13. The computer program product of claim 12 wherein the heuristic ensures that there are at least a threshold number of queries with respective responses prior to indicating readiness for optimization.

14. The computer program product of claim 13 wherein:

each response having one or more snippets is sent to a second LLM requesting a determination of a classification of a plurality of different classifications, the determined classification answering the question based on the one or more snippets; and

the heuristic further ensures that each classification of the plurality of different classifications has been determined at least a threshold number of times prior to indicating readiness for optimization.

15. The computer program product of claim 12 wherein:

each response having one or more snippets is sent to a second LLM requesting a determination of a classification of a plurality of different classifications, the determined classification answering the question based on the one or more snippets; and

the heuristic ensures that each classification of the plurality of different classifications has been determined at least a threshold number of times prior to indicating readiness for optimization.

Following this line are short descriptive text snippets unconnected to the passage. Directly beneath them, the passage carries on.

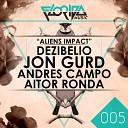 Dezibelio - Aliens Impact Jon Gurd Remix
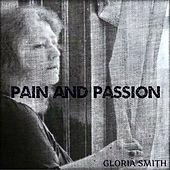 Pain and Paassion by Gloria Smith
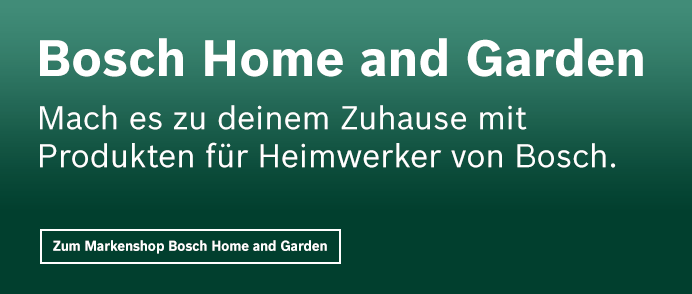 Zum Markenshop Bosch Home and Garden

16. The computer program product of claim 12 wherein:

the instructions, when performed by the processing circuitry, further cause the computing system to send each response having one or more snippets and each additional response having one or more snippets to another LLM, the other LLM returning a respective structured result in response, each returned structured result answering the question based on the corresponding one or more snippets;

performing the validation operation includes:

comparing(i) the structured results (hereinafter the initial structured results) returned by the other LLM in response to the responses to(ii) the structured results (hereinafter the new structured results) returned by the other LLM in response to the additional responses on a per query basis; and

for each initial structured result that differs in substance from the new structured result for the same query, performing an adjudication operation, the adjudication operation assigning either the LLM or the new model as producing a superior response for that query; and

the validation operation indicates that the new model has satisfied the condition when a ratio of assignments by the adjudication operation to the new model against assignments by the adjudication operation to the LLM exceeds a threshold ratio.

17. The computer program product of claim 16 wherein performing the adjudication operation for a query includes:

displaying that query and its corresponding initial structured result and new structured result to a user; and

receiving an indication from the user of whether the initial structured result or the new structured result is superior.

18. The computer program product of claim 16 wherein performing the adjudication operation for a query includes:

sending that query and its corresponding initial structured result and new structured result to another LLM; and

receiving an indication from the other LLM of whether the initial structured result or the new structured result is superior.

19. The computer program product of claim 12 wherein the new model is a sequence classification model.

20. A computing system comprising:

interface circuitry; and

processing circuitry coupled to memory configured to respond to questions about documents by:

initially sending queries to a large language model (LLM), each query including a request for any snippets within a corresponding document that provide evidence in response to a question, the LLM returning a respective response to each query;

in response to a heuristic based on the responses returned by the LLM indicating a readiness for optimization, training a new model on the queries and respective responses, the new model being more computationally efficient than the LLM;

performing a validation operation on additional responses returned by the new model; and

in response to the validation operation indicating that the new model has satisfied a condition, sending future queries to the new model instead of the LLM.